[Stored data entries]
==*==

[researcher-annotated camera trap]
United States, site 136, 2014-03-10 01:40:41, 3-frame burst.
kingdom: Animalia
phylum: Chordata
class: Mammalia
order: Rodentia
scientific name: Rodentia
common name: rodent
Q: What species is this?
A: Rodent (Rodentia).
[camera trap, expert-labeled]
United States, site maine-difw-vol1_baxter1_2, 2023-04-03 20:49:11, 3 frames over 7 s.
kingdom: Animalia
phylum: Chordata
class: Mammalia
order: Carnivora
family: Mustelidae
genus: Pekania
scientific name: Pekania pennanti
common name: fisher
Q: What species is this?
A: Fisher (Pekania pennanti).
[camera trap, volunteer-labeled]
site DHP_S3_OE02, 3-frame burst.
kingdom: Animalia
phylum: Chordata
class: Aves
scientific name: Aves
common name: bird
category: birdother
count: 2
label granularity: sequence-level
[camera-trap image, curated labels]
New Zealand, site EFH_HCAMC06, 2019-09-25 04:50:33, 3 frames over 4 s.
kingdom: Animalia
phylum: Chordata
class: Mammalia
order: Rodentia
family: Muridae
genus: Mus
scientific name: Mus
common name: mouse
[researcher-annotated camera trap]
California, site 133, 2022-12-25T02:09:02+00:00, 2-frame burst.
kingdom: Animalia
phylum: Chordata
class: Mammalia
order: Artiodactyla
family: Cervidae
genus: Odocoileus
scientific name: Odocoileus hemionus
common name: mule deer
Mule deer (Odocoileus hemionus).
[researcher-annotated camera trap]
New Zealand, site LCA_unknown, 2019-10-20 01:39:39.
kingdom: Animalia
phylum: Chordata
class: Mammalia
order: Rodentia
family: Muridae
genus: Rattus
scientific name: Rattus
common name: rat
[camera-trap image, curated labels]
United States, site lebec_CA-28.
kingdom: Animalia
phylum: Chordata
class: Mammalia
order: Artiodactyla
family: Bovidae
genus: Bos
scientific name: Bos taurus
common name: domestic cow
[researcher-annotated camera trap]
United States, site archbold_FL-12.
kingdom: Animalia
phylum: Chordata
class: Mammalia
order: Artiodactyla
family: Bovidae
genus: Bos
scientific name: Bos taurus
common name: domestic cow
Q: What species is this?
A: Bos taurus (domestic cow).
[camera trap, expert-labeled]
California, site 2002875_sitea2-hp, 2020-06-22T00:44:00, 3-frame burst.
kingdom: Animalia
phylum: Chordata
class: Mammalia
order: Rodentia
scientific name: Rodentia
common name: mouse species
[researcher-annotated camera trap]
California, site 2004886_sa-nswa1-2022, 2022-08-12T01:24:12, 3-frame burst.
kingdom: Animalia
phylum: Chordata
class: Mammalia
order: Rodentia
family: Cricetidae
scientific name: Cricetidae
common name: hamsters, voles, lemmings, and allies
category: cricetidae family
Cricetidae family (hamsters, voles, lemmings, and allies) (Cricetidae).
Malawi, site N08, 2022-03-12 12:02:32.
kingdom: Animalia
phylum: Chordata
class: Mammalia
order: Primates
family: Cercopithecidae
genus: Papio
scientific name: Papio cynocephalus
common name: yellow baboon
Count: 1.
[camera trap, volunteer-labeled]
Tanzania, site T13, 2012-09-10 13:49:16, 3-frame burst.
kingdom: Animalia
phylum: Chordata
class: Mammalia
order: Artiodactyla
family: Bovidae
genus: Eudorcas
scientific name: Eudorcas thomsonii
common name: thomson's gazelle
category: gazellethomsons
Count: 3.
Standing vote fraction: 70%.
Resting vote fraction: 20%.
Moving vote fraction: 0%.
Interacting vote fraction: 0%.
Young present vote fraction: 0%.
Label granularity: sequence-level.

==*==

▸ **Your instructions**: Please give the entries above again in full, exactly as written.

▸ **Result**:
[researcher-annotated camera trap]
United States, site 136, 2014-03-10 01:40:41, 3-frame burst.
kingdom: Animalia
phylum: Chordata
class: Mammalia
order: Rodentia
scientific name: Rodentia
common name: rodent
Q: What species is this?
A: Rodent (Rodentia).
[camera trap, expert-labeled]
United States, site maine-difw-vol1_baxter1_2, 2023-04-03 20:49:11, 3 frames over 7 s.
kingdom: Animalia
phylum: Chordata
class: Mammalia
order: Carnivora
family: Mustelidae
genus: Pekania
scientific name: Pekania pennanti
common name: fisher
Q: What species is this?
A: Fisher (Pekania pennanti).
[camera trap, volunteer-labeled]
site DHP_S3_OE02, 3-frame burst.
kingdom: Animalia
phylum: Chordata
class: Aves
scientific name: Aves
common name: bird
category: birdother
count: 2
label granularity: sequence-level
[camera-trap image, curated labels]
New Zealand, site EFH_HCAMC06, 2019-09-25 04:50:33, 3 frames over 4 s.
kingdom: Animalia
phylum: Chordata
class: Mammalia
order: Rodentia
family: Muridae
genus: Mus
scientific name: Mus
common name: mouse
[researcher-annotated camera trap]
California, site 133, 2022-12-25T02:09:02+00:00, 2-frame burst.
kingdom: Animalia
phylum: Chordata
class: Mammalia
order: Artiodactyla
family: Cervidae
genus: Odocoileus
scientific name: Odocoileus hemionus
common name: mule deer
Mule deer (Odocoileus hemionus).
[researcher-annotated camera trap]
New Zealand, site LCA_unknown, 2019-10-20 01:39:39.
kingdom: Animalia
phylum: Chordata
class: Mammalia
order: Rodentia
family: Muridae
genus: Rattus
scientific name: Rattus
common name: rat
[camera-trap image, curated labels]
United States, site lebec_CA-28.
kingdom: Animalia
phylum: Chordata
class: Mammalia
order: Artiodactyla
family: Bovidae
genus: Bos
scientific name: Bos taurus
common name: domestic cow
[researcher-annotated camera trap]
United States, site archbold_FL-12.
kingdom: Animalia
phylum: Chordata
class: Mammalia
order: Artiodactyla
family: Bovidae
genus: Bos
scientific name: Bos taurus
common name: domestic cow
Q: What species is this?
A: Bos taurus (domestic cow).
[camera trap, expert-labeled]
California, site 2002875_sitea2-hp, 2020-06-22T00:44:00, 3-frame burst.
kingdom: Animalia
phylum: Chordata
class: Mammalia
order: Rodentia
scientific name: Rodentia
common name: mouse species
[researcher-annotated camera trap]
California, site 2004886_sa-nswa1-2022, 2022-08-12T01:24:12, 3-frame burst.
kingdom: Animalia
phylum: Chordata
class: Mammalia
order: Rodentia
family: Cricetidae
scientific name: Cricetidae
common name: hamsters, voles, lemmings, and allies
category: cricetidae family
Cricetidae family (hamsters, voles, lemmings, and allies) (Cricetidae).
Malawi, site N08, 2022-03-12 12:02:32.
kingdom: Animalia
phylum: Chordata
class: Mammalia
order: Primates
family: Cercopithecidae
genus: Papio
scientific name: Papio cynocephalus
common name: yellow baboon
Count: 1.
[camera trap, volunteer-labeled]
Tanzania, site T13, 2012-09-10 13:49:16, 3-frame burst.
kingdom: Animalia
phylum: Chordata
class: Mammalia
order: Artiodactyla
family: Bovidae
genus: Eudorcas
scientific name: Eudorcas thomsonii
common name: thomson's gazelle
category: gazellethomsons
Count: 3.
Standing vote fraction: 70%.
Resting vote fraction: 20%.
Moving vote fraction: 0%.
Interacting vote fraction: 0%.
Young present vote fraction: 0%.
Label granularity: sequence-level.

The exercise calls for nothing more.